Christian J Ward, Yext (23:21) Yes. So at the beginning of the year, think it was actually a battle between GPT or OpenAI and Claude and Thropic. Particularly for those of us, mean, if we break this up, I just want to caveat. Whenever I'm talking about models, there's sort of three audiences I'm thinking about. The people that code and engineer, they have a very different use case than ⁓ the classic sort of consumer journey use case. And then there's sort of the brand marketer use case. So there's three here, but I'll say on the coding and brand marketing, Claude and ChatGPT were really crushing. I think the big winner though, like if I'm looking at the models, it was Gemini 3. Google, look, Google for a long time, do you remember all the headlines at beginning of the year of that Google, Google's on the run, like Google's being, Google, I think Gemini 3 was not only are here, we're ahead. And I think for many people that was like, me included, I was so glad to see that. I think the beauty of it is, You have a company that has one of the most or the most successful business model in the history of business, like one of them. And you have them, you have them not falling in the innovators dilemma, in my opinion, but running boldly into this future. And that was great because it's going to keep the competitive landscape going. So I think, think, I think Anthropic and to their credit, OpenAI, their newest model is doing phenomenal as well. remember, like you said, I haven't seen an arms race like this since I was a kid watching Reagan and Gorbachev. Like this is incredible. It's every few weeks. I think, look, I don't think it's going to slow down. think 2026, we're going to see the same level, if not faster, but you're going to see it into multimodals and all these other areas.
Rebecca Colwell (25:02) Yeah. Incredible. ⁓ To wrap us up, what is your biggest prediction for the coming year?
Christian J Ward, Yext (25:22) I well, I'll go back to where we started where I think verification of information is going to continue to be a really big space. I think most people are going to start really questioning and wanting to know, hey, the model is doing the following. I think that will be a big trend. But going forward, I think what everybody was sort of guessing earlier was adoption. But really what you're going to start seeing is the addition of all the other modalities, all the other experiences. And my big prediction for this coming year is memory. To me, memory is this huge unlock. ⁓ Sam Altman's already said, GPT-6 will be almost exclusively about memory, but memory gemini is already demonstrating how powerful it is. But people and humans, we are going to have a mildly existential concern with having beings that remember everything. And that's gonna be both a blessing and a curse. Forgive and forget and humanity, we forgive most of the time because we forget. We're designed to forget. we're now going to have a compatriot that forgets nothing. So I think 2026 is going to be the year of memory and quite frankly, the year of personalization in a way that the consumer or the human is more empowered because they're using an AI agent to control what is shared with brands and businesses. This will be uncomfortable for marketers who want to know everything about you and I and where we went for dinner last night and everything in between. It's going to be uncomfortable, but this is a better path. It's just going to be different than everyone.
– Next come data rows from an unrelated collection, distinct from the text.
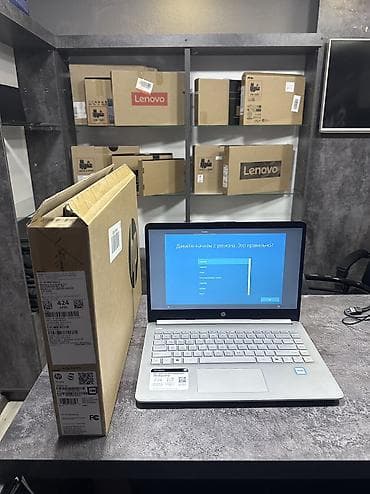возьму в рассрочку ноутбук: Новый оригинал ноутбук от фирмы HP 28000c Рассрочка удаленная есть — 1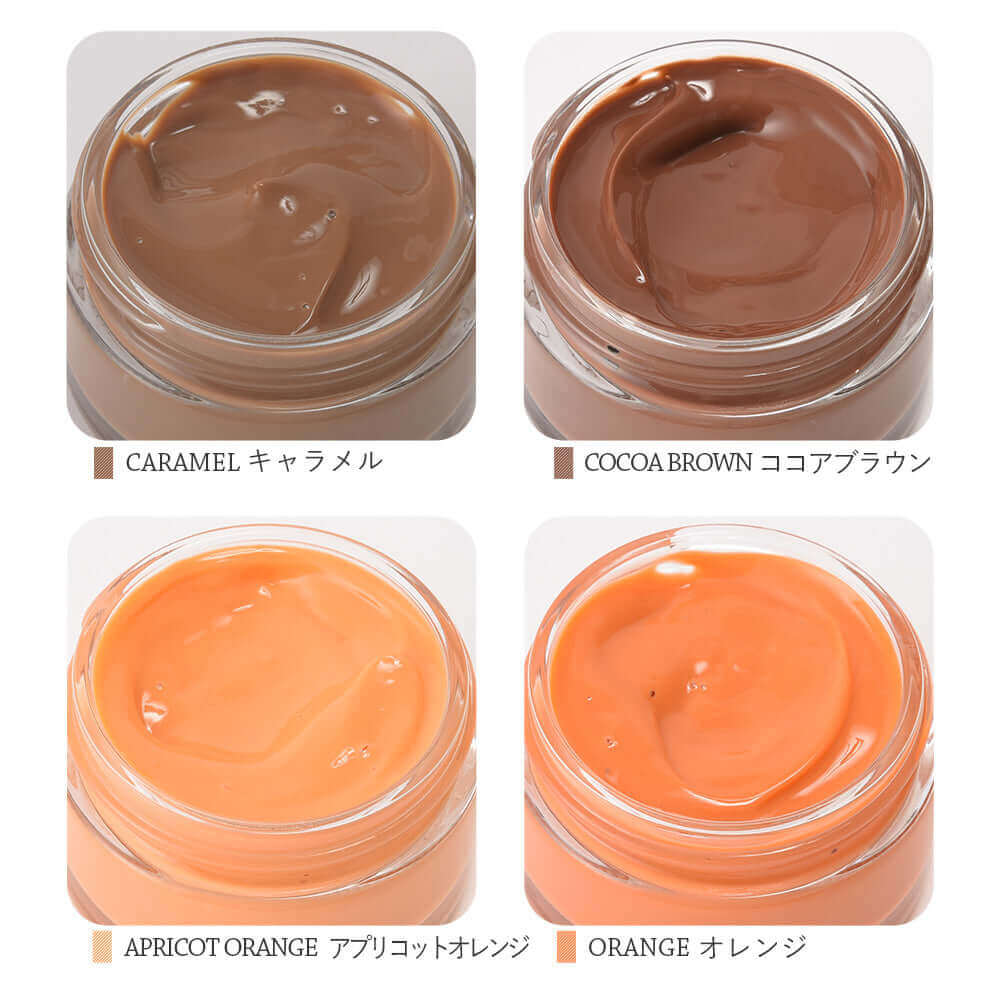 ジュエル アルコット JEWEL ARCOT レザーモイスチュア
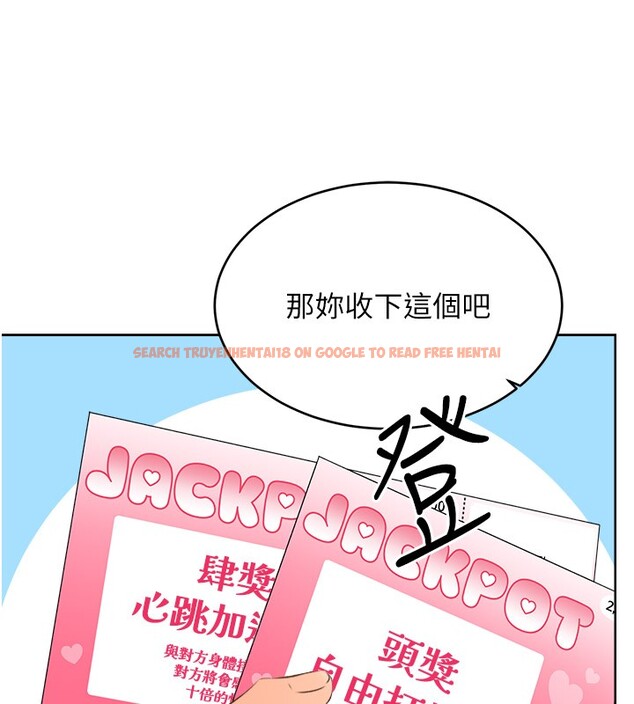 查看漫画性運刮刮樂 - 第45話-把我當成老公「盡心服務」 - www.tymanga.com中的3000076图片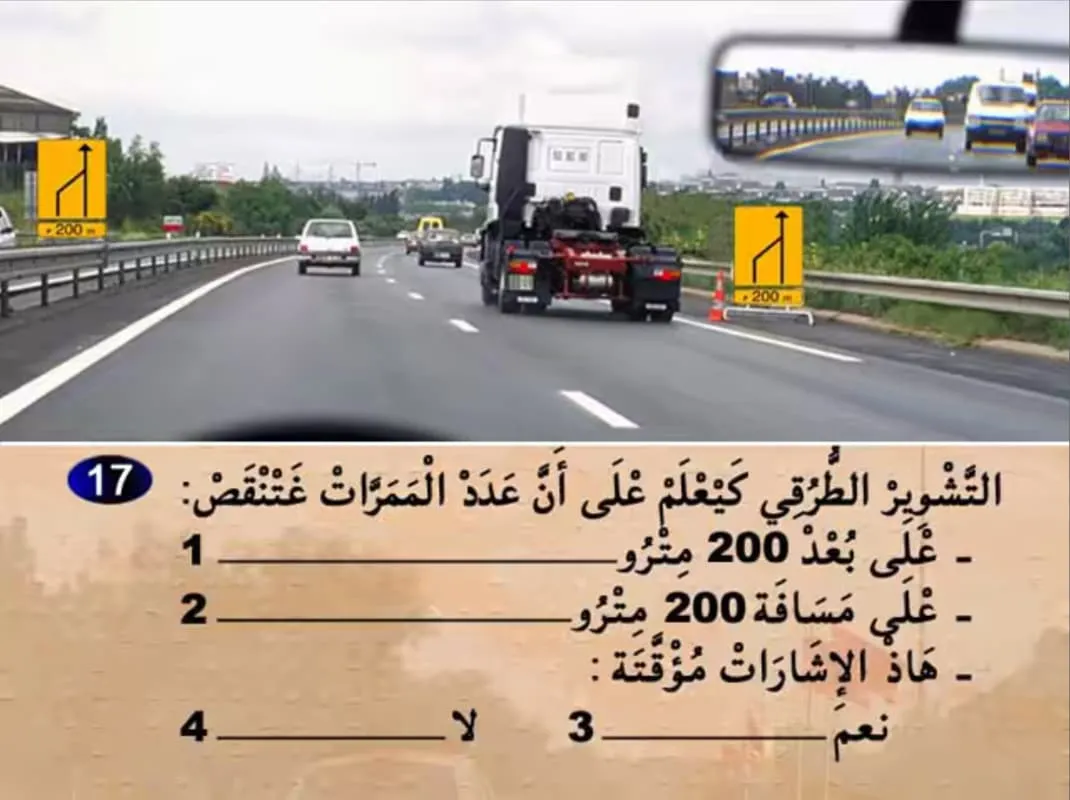 السلسلة 14 — السؤال 17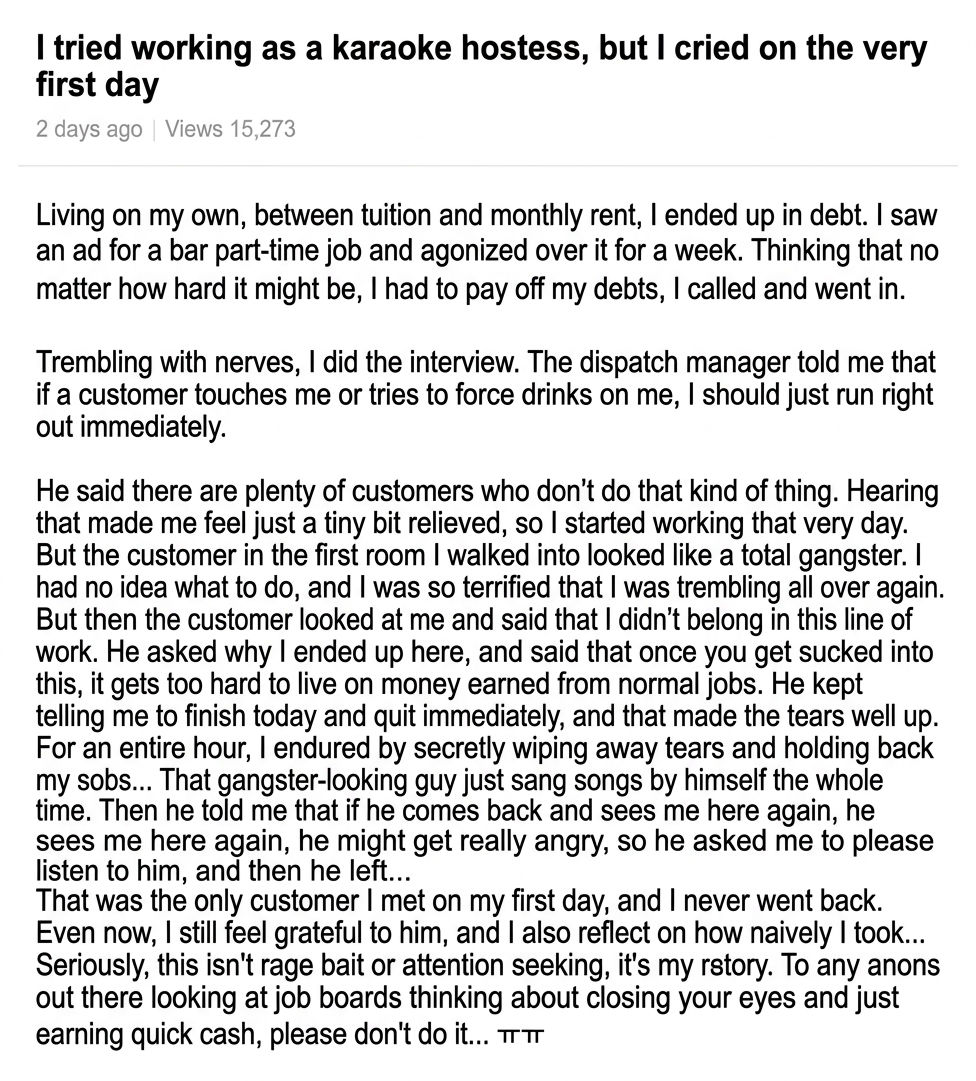 A screenshot of an online community post titled 'I tried working as a karaoke hostess, but I cried on the very first day,' recounting a personal experience of taking a hostess job to pay off debt.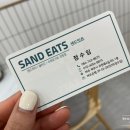 샌드잇츠 이미지
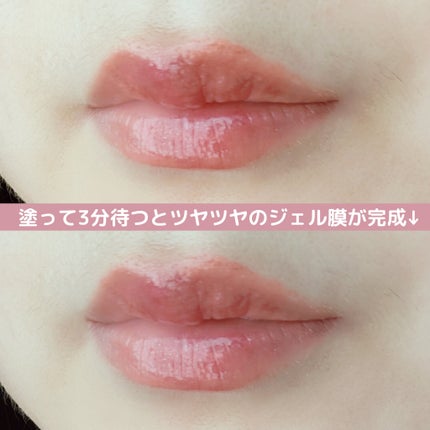 アップトゥーミー ハグマイリップ カラーロックプランパー/up2me/リッププランパーを使ったクチコミ(5枚目)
Rebecca Colwell (26:53) Okay, so memory and personalization. We have it recorded for posterity. So many years from now gonna see how it played out. ⁓ Yes, and I bet we'll be talking about it ⁓ every couple of weeks on the visibility brief. So thank you so much for joining us, Christian. I hope you have a really restful holiday.
Christian J Ward, Yext (27:02) Excellent. You as well. Great to see you.
Rebecca Colwell (27:15) Thanks. And thank you all for joining us for our final episode of the Visibility Brief in 2026. Thanks for listening and we'll see you next year.